Hi Lea,
Regarding unequal spacing of factor levels and the ARH(1) covariance structure: The “heterogeneous” part means that a separate variance will be estimated for each level of the factor (e.g., a variance for each level of DATE). Given that you have 1-5 observations at each DATE, you don’t have enough information to support heterogeneous variance estimation. The heterogeneous part has nothing to do with the spacing of DATE levels. rho is the correlation among observations between levels 1 and 2, between 2 and 3, between 3 and 4, etc. Consequently, if the number of days between levels 1 and 2 is different than the number of days between levels 3 and 4, rho may be nonsensical; this is true for other structures as well, like AR(1) and TOEP. With unequal level spacing, other covariance structures like ANTE(1) may be preferable, although at the price of appreciably more parameter estimates. See Littell et al., SAS for Mixed Models, 2nd ed., p 176.
Not all time variables are repeated measures variables (where multiple observations are made on the same subject). In your study, as I understand it, DATE is not a repeated measures factor: there is no design element (identified as SUBJECT) on which multiple observations have been made at different DATEs. But you are right that DATEs may not be independent: bat counts may be temporally correlated, or they could be functionally independent (meaning that although theoretically correlated, no correlation is apparent in the data). This all suggests that the syntax for a RANDOM statement for DATE might look like
random date(period) / type=
g gcorr ;
(notably, without SUBJECT= ). The G and GCORR show you what the estimated structure is; these matrices are usually large so I typically save them to a SAS dataset using ODS OUTPUT, and exclude them from the output window using ODS EXCLUDE. I would expect (and hope) that denominator df for the test of PERIOD would reflect the number of DATEs.
But wait!!! Is this the (or part of the) appropriate model for your study? This approach to DATE does not use sites as replicates of PERIOD. What do you think about that? Are sites replicates, or are they subsamples for a particular date? Are sites individual bat colonies? If so, do you have movement of bats between colonies? Or are detectors set up “in the woods” somewhere?
One approach that uses sites as replicates might be coded as
random site(date) / type= ;
This syntax pool variability among DATEs with variability among sites. A sensible choice of covariance structure could be tricky, since the covariance has both spatial and temporal components. (For an example of what is possible with “ingenuity,” see Dale McLerran’s recent post on SAS-L: http://listserv.uga.edu/cgi-bin/wa?A1=ind0905a&L=sas-l and find the “arh(1)” thread. Dale is a NLMIXED wizard.) I would expect that denominator df for the test of PERIOD would reflect the number of sites.
Another approach might be
random date / type=;
random site(date) / type=;
This syntax partitions variability between DATEs and sites. I’m not sure how this syntax would sort out with respect to a test of PERIOD; I’d like to see denominator df reflect the number of sites minus a few df for DATE. But it might make specifying temporal and spatial covariance structures easier.

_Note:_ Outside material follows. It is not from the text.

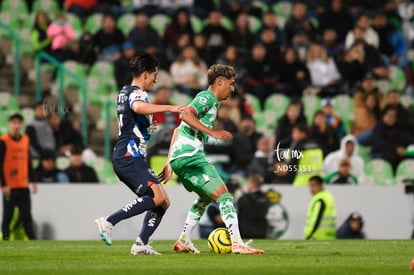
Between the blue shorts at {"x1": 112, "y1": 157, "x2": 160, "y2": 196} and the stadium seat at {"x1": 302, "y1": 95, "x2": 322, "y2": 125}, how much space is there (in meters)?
10.7

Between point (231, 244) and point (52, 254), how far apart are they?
1966 millimetres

I really recommend approaching this analysis problem by starting simple and building up, rather than diving directly into a complex model. First you need to resolve the “what’s a replicate” issue. I would look graphically at the relationship between bat activity and DATE to see whether dates represent a trend or just noise.
Then I would try an appropriate model in GLIMMIX using a normal distribution assumption (maybe with a square-root transformation) with PERIOD only (no covariates yet) and check residuals and such, before patiently pursuing the incorporation of covariates and alternative distributions like the negative binomial.
Regarding data distribution: what is the range of typical values for bat activity? Are counts small, moderate, or large? Are there lots of zeros? If counts are large enough, normal distribution models often work well (or well enough).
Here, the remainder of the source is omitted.